Il video, che riporta le sue dichiarazioni mentre è accanto al giovane leghista Alberto Bosi (poi eletto consigliere comunale a Modena), è stato pubblicato ieri in esclusiva da Radio Spada. Ma la notizia è rimbalzata solo oggi in occasione della conferenza stampa di presentazione del Modena Pride a cura di Francesco Donini, presidente del locale comitato d’Arcigay.
Oscurata dalle elezioni europee, la polemica sulla processione riparatrice era divampata sabato 25. Due ragazze si erano infatti baciate e fatte fotografare davanti a uno dei manifesti della manifestazione religiosa che, affissi in città, recano la classica immagine del Sacro Cuore coronato di spine e sovrastato da una fiamma e una croce secondo i moduli iconografici delle rivelazioni a santa Margherita Maria Alacoque.
Un richiamo inequivocabile non solo a passate edizioni di manifestazioni consimili (si pensi alle processioni soddisfattorie in occasione dei Pride di Reggio Emilia e Pavia nel 2017 o a quelle in occasione dei Pride di Varese e Rimini nel 2018) ma a una visione di Chiesa, che guarda meno a Francesco che a san Pio X.

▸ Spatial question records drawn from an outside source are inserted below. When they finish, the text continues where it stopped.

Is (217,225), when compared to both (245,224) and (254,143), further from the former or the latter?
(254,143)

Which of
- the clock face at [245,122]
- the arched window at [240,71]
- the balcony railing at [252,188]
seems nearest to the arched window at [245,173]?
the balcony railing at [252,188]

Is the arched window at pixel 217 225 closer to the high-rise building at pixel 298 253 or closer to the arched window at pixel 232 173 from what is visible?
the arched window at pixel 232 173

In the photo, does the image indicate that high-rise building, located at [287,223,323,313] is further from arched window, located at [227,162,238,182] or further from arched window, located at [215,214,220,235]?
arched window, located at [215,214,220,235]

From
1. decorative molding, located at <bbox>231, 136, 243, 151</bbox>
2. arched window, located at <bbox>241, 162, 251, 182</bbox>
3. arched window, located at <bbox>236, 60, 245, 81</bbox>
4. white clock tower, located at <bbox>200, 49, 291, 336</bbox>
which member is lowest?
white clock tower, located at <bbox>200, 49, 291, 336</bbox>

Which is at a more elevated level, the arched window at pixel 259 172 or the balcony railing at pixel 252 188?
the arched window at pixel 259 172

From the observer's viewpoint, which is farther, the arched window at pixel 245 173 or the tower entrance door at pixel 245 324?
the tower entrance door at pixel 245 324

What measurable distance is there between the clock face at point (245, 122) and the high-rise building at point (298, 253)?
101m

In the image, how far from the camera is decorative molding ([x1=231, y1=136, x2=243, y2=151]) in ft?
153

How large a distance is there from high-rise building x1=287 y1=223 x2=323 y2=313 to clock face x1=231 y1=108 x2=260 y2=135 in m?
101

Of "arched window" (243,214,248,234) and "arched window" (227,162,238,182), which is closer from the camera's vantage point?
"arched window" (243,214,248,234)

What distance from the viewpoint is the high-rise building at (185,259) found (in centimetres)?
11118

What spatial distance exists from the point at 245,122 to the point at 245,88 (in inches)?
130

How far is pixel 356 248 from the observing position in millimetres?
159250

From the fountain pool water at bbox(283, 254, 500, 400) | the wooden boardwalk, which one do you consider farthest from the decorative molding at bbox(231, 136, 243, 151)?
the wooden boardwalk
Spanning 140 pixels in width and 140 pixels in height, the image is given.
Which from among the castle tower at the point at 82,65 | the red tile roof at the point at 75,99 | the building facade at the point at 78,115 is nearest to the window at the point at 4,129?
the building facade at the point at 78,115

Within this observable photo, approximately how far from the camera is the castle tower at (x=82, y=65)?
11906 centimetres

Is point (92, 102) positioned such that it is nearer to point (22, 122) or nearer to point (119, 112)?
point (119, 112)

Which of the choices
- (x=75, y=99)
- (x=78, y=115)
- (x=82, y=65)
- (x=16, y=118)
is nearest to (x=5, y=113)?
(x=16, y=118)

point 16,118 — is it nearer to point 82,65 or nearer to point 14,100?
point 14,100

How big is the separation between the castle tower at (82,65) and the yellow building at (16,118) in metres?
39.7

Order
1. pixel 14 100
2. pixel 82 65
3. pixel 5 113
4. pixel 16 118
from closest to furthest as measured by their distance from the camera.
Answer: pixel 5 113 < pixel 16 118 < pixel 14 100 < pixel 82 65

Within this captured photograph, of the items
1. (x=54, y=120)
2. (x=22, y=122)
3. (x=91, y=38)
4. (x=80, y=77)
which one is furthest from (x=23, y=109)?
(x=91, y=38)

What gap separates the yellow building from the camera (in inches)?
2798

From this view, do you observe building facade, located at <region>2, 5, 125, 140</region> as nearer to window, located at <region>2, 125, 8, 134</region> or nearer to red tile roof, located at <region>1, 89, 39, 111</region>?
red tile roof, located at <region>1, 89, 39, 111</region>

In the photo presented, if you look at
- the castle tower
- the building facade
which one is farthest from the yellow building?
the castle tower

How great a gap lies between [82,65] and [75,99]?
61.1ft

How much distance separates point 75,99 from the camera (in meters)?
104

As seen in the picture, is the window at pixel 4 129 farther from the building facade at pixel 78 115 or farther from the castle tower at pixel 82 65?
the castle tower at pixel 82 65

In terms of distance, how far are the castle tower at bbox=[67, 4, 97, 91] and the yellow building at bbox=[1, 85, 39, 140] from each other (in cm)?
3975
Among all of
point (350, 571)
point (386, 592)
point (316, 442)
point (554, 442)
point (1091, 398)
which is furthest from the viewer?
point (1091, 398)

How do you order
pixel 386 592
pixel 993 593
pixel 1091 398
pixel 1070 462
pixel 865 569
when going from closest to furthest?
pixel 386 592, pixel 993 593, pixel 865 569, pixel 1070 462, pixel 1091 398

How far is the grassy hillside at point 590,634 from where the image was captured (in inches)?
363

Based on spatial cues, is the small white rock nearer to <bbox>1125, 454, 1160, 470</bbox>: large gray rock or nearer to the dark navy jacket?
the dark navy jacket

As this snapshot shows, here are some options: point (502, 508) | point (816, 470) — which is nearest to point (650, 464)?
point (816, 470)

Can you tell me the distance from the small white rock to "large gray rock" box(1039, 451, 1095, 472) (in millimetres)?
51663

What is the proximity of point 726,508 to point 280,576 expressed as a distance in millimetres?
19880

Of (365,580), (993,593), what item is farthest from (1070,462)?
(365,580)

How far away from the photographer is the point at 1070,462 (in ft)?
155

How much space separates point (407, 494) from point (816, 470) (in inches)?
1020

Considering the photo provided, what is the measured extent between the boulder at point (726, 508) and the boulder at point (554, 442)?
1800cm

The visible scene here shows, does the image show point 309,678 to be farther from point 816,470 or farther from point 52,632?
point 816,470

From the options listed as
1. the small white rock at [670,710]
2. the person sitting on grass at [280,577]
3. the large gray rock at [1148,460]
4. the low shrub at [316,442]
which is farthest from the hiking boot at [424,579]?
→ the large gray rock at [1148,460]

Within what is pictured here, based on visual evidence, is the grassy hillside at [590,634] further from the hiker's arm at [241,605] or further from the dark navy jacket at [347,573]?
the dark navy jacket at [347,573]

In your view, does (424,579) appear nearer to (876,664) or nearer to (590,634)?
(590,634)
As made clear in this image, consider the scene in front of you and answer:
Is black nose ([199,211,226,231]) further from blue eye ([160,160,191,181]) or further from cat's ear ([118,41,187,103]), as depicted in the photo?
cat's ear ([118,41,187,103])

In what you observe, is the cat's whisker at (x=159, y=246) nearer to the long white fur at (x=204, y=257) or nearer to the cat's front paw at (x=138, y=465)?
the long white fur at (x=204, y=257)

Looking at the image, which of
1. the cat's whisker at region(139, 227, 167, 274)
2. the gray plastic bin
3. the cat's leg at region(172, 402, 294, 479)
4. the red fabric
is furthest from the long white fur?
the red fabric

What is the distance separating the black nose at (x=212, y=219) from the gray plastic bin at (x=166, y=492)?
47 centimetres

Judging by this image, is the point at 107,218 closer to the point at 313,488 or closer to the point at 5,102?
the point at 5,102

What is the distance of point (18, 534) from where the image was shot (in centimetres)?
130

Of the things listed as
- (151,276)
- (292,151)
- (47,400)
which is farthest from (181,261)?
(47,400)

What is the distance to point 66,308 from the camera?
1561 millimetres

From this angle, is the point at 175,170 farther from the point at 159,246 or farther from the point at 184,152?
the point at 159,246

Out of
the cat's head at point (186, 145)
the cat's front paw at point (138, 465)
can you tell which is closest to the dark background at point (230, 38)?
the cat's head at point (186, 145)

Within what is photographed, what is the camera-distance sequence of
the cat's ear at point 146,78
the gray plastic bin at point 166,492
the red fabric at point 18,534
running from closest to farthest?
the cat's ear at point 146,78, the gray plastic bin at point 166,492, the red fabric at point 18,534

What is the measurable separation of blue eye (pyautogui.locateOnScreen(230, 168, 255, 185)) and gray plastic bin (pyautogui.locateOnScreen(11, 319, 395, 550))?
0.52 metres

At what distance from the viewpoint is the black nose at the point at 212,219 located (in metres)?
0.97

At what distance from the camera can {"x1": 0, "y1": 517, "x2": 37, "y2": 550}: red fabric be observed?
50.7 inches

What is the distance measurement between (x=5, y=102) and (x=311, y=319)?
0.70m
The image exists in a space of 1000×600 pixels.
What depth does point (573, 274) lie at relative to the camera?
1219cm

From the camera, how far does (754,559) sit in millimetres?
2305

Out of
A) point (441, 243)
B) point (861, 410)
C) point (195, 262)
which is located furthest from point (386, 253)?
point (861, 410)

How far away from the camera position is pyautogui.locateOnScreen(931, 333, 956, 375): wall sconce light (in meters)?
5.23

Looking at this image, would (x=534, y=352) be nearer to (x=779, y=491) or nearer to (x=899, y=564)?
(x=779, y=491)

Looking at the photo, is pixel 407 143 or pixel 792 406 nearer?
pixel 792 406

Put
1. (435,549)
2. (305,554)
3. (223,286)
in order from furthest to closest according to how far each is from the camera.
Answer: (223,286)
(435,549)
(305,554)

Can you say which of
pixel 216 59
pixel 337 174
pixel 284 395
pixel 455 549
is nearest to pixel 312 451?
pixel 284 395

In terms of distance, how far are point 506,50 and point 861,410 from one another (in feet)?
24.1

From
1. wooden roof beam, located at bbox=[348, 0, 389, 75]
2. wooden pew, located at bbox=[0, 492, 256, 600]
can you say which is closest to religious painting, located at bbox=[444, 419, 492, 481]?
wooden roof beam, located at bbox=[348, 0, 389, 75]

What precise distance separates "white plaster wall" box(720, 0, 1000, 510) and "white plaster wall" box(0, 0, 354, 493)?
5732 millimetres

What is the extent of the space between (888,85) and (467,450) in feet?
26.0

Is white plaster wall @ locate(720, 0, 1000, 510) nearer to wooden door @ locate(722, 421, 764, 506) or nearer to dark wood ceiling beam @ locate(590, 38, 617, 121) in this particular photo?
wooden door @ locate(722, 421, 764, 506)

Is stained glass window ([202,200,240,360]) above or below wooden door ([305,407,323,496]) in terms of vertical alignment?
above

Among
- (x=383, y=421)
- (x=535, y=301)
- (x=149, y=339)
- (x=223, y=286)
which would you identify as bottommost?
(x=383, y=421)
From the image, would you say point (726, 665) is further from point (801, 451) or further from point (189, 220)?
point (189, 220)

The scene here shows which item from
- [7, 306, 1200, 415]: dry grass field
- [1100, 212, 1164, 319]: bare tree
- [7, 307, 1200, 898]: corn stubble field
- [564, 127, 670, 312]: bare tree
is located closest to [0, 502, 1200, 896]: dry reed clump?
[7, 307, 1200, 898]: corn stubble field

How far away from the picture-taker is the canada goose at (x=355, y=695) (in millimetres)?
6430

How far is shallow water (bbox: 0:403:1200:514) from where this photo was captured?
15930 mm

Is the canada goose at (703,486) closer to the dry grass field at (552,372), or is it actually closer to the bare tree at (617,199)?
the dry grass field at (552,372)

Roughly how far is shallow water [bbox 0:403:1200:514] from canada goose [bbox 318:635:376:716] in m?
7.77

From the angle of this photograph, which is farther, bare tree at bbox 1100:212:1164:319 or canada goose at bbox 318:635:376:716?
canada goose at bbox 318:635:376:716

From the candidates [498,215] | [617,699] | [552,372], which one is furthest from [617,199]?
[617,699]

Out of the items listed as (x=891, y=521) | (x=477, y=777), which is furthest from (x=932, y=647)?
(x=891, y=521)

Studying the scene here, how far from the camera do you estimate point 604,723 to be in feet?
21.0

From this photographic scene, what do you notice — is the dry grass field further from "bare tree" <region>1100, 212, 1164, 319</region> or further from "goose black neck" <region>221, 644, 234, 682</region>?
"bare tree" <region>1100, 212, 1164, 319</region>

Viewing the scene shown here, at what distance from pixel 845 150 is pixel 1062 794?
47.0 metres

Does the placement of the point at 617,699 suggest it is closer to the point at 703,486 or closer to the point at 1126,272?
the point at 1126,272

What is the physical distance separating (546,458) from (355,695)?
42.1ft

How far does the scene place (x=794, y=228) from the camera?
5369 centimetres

Pontefice, quest’ultimo, venerato come campione dell’antimodernismo, che, guarda caso, torna spesso proprio nei discorsi del ministro Fontana, la cui vicinanza al milieu ultraconservatore cattolico è ben nota.
In ogni caso, al di là di valutazioni d’ordine teologico sulla validità o meno del concetto di preghiere riparatrici (la cui fortuna è sussegguente proprio alle citatae apparizioni cordicolari di Paray-Le-Monial ed è segnata dagli interventi pontifici da Pio IX in poi per subire un ampio ridimensionamento a partire dal dopoconcilio) verrebbe da chiedere ai promotori perché, stante l’assioma che “un pubblico peccato richiede una pubblica riparazione”, non organizzino mai processioni o recite di rosari per riparare gli scandali della violenza sulle donne, dell’abuso sui minori, dello sfruttamento dei lavoratori, dell’evasione fiscale o della corruzione sistemica, giusto per fare qualche esempio. Domande, di cui si fa presto a non sorprendersi considerando l’ambito di provenienza di tali manifestazioni.
Quello, cioè, del cattolicesimo ultraconservatore della Fraternità di San Pio X (sbrigativamente conosciuti come lefebvriani) e dei raggruppamenti a esso contigui, non a caso apparentati o sostenuti da movimenti culturali e politici di estrema destra.